*** TRECHO DO TEXTO
Lesões na Corrida





  
A prática sistemática da corrida, especialmente da corrida de rua, como forma de melhoria da saúde e prevenção de doenças passou por um crescimento espantoso nos últimos anos. Paralelamente aos inúmeros benefícios à saúde, devido às características inerentes de sua mecânica e das exigências de seus treinamentos, a prática da corrida pode trazer consequências ao sistema músculo-esquelético de seus praticantes na forma de lesões e dores.


Evidentemente, tais consequências não ocorrem simplesmente por praticá-la. A popularidade dessa modalidade levou muitas pessoas à prática sem orientação profissional e, com isso, ao desrespeito pelos princípios de um treinamento seguro e à realização de excessiva sobrecarga, seja no volume ou intensidade de treino excessivo, seja pelo desrespeito à progressão individual deste volume ou intensidade.

Porém, mesmo aqueles que procuram orientação profissional (diga-se de passagem, orientação de um profissional de Educação Física especializado em treinamento de corrida), podem ainda assim apresentar dores e lesões oriundos da prática.
  
Abaixo apresentamos os principais fatores que predispõem alguém a uma lesão na prática da corrida. Vale lembrar que a origem de qualquer lesão é multifatorial e pode ter em sua origem um ou mais desses fatores.

 Os principais fatores que predispõem alguém a se lesar na prática da corrida são:
  
Erros de Progressão do Treinamento: o principal erro cometido por quem não tem orientação profissional é o de aumentar a distância corrida de maneira inadequada ou em momentos inadequados. Por exemplo, uma pessoa com pouco treino já deseja correr 5 kms por dia, e quer fazer isso todos os dias o que acaba sendo excessivo. Isso coloca uma sobrecarga demasiada sobre o corpo dela que, via de regra, resulta em dor ou lesão. Ou então o atleta sem orientação deseja correr a meia maratona e resolve fazer o percurso da prova como treinamento 3 ou 4 dias antes da prova. Acaba se tornando incapaz de concluir a prova, ou a conclui com dores e/ou uma nova lesão. Não é assim que deve ser feito.

Falta de descanso: após um treinamento intenso, nosso corpo sofre microlesões em diversos tecidos. Essas microlesões são, na verdade, o começo de um processo de fortalecimento daquele tecido. Ou seja, o tecido se recupera do esforço e se torna mais forte. Se impedimos que esse processo aconteça por falta de descanso, o tecido não se recupera adequadamente, e expô-lo novamente ao treinamento vai enfraquecê-lo, predispondo-o a se lesar.
******
- EXERCÍCIOS
1. De acordo com o texto sobre lesões na corrida, o que são, na verdade, as microlesões que o corpo sofre após um treinamento intenso?
2. Prossiga com o texto sobre lesões na corrida, começando logo depois da última frase apresentada.
*** DADOS DE ENTRADA
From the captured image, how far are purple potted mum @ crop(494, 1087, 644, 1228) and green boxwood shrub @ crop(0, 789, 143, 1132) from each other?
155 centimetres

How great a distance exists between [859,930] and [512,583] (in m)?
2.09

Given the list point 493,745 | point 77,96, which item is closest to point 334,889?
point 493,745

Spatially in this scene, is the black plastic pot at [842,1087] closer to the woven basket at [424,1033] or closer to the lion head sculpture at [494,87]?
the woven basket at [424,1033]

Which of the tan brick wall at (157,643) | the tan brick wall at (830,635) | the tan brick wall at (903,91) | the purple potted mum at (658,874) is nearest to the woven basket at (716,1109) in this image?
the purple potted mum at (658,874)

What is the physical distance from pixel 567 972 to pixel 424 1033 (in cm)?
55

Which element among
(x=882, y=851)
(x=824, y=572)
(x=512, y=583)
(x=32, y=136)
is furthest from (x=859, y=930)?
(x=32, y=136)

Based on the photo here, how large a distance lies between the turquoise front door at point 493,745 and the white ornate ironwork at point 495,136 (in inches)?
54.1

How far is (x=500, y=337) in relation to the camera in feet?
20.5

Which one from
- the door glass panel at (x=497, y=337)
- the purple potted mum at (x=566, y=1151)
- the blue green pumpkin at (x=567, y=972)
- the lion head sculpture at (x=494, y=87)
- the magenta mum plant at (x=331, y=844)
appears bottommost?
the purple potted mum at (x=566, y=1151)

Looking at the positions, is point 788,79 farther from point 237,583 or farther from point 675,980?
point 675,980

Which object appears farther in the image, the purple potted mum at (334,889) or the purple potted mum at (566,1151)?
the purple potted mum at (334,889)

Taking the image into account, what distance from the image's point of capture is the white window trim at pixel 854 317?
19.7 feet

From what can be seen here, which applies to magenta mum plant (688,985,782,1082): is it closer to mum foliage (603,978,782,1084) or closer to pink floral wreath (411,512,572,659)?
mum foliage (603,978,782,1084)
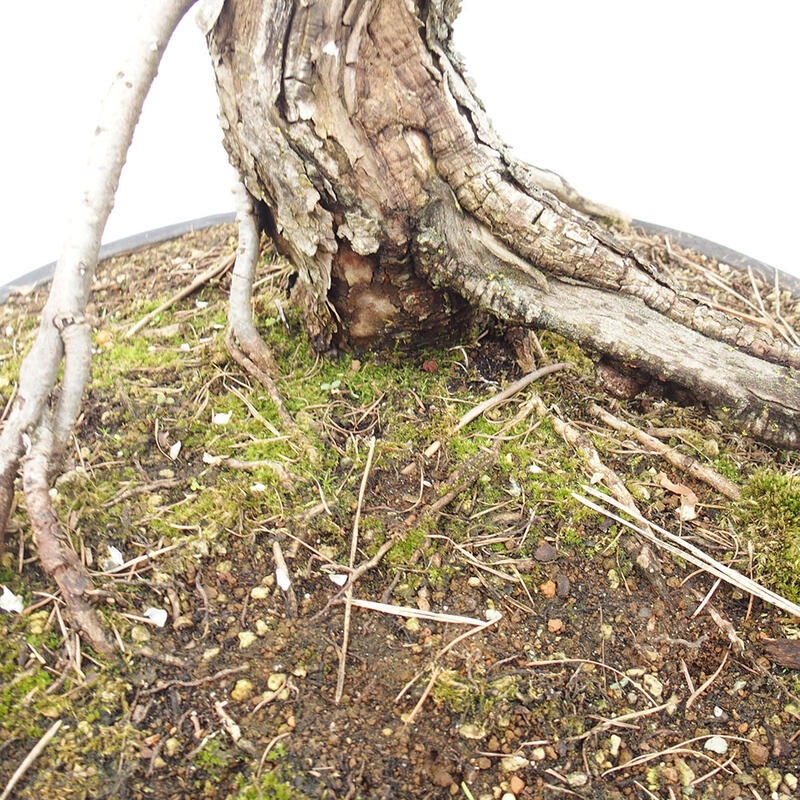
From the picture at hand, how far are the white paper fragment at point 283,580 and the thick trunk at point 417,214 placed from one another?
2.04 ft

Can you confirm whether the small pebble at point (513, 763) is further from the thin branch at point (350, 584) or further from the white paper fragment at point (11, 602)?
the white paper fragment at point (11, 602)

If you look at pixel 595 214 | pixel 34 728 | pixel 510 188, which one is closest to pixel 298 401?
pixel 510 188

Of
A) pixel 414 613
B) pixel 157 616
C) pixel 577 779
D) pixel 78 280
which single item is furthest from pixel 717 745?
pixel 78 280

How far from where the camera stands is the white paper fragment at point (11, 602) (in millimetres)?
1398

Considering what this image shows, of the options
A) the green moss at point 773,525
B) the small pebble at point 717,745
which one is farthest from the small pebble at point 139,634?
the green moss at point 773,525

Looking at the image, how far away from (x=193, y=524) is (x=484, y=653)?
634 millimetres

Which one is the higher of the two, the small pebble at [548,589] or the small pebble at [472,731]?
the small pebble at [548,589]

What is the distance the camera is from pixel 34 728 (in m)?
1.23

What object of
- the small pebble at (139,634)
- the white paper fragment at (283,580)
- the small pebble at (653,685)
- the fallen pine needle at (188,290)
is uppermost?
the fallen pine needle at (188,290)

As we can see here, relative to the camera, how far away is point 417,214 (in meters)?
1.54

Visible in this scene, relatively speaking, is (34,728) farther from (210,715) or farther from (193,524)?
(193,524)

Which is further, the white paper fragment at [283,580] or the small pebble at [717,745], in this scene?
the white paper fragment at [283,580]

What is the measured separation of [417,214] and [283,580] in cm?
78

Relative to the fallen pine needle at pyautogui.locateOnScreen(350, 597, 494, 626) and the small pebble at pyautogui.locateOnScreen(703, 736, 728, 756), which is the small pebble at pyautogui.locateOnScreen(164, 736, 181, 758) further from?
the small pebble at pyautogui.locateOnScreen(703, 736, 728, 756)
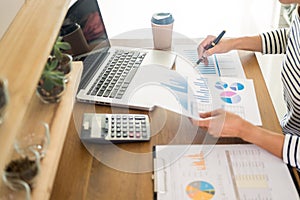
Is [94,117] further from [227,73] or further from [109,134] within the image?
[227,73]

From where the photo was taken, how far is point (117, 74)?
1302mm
******
*** DADOS DE ENTRADA
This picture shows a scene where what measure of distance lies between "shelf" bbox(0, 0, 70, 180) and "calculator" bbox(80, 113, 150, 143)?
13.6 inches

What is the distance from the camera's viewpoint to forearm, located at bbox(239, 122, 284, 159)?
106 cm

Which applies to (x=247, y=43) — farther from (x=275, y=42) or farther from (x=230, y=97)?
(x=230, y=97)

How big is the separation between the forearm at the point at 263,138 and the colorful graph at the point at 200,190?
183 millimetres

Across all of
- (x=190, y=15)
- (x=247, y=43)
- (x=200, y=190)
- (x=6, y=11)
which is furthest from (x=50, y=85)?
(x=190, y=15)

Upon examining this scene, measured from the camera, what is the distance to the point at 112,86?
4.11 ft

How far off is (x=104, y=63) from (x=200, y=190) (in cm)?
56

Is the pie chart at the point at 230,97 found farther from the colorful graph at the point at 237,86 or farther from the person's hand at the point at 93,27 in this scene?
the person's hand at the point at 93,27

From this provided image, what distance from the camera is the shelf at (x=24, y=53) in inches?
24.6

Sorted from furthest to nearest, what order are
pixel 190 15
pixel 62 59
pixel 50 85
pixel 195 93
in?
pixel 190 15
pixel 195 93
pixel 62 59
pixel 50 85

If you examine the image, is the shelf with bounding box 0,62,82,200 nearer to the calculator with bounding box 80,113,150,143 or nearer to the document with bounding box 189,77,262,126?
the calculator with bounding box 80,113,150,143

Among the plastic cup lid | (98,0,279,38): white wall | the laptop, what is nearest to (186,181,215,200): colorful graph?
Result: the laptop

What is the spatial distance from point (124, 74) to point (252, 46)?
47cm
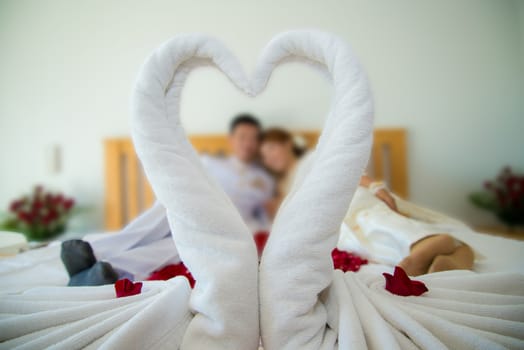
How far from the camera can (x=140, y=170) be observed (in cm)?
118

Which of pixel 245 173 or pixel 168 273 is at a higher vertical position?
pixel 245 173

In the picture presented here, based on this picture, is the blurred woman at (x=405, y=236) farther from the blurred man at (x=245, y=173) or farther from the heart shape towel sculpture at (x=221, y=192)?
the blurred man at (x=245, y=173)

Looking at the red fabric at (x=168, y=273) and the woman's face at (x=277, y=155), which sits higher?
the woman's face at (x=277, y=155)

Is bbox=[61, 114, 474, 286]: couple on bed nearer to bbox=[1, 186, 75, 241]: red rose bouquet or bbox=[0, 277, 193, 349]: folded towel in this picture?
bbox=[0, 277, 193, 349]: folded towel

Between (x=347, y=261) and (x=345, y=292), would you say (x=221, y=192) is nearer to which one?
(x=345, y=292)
******
- RESPOSTAS
1. São o começo de um processo de fortalecimento daquele tecido.

2.
Erros do movimento esportivo: cada vez mais estão sendo publicadas evidências científicas de que movimentos inadequados ou excessivos (pisada pronada, rotação de joelho ou quadril, dentre outras) predispõem corredores a lesões. A prática da corrida leva a milhares de passos por treinamento ou competição, se existe um movimento inadequado que sobrecarrega excessivamente uma estrutura, essa estrutura será assim sobrecarregada a cada passo. Cabe uma ressalva de que não é porque você tem uma alteração de movimento que você necessariamente terá alguma lesão. A tendência é de que a alteração sobrecarregue em excesso uma ou mais estruturas, mas não podemos afirmar que essa sobrecarga vá causar lesão. Pode acontecer da evolução do treinamento ter sido tão adequada e progressiva que, apesar da alteração, o corpo conseguiu se adaptar e tolerará-la.

Falta de condicionamento físico: pessoas sem condicionamento físico adequado tentam começar a prática da corrida e se excedem, caindo nos Erros de Progressão do Treinamento, que mencionamos acima. É importante ter um condicionamento físico de base, com músculos fortes, para se ter mais segurança na corrida. Existem corredores que não gostam do treino de força, mas este lhes beneficiaria tanto em termos da performance, na correção/prevenção de erros de movimento e na prevenção de lesões.
   
As lesões mais comuns na prática da corrida são:
  
Condromalácia Patelar e a Síndrome Fêmoro-Patelar:
(Condromalácia Patelofemoral e Síndrome Patelofemoral)

São duas condições que têm a mesma origem, ou seja, as alterações da mecânica correta do joelho, e que muitas vezes coexistem, e por isso são confundidas como sendo a mesma entidade, o que não é verdade.

Condromalacia Patelar é uma condição de degeneração da cartilagem que recobre a patela, o pequeno osso que temos à frente do joelho e que sobe e desce pela articulação quando esticamos ou dobramos o joelho. A Condromalacia acontece pois a patela “bate” ou “raspa” contra a tróclea femoral e vai se desgastando.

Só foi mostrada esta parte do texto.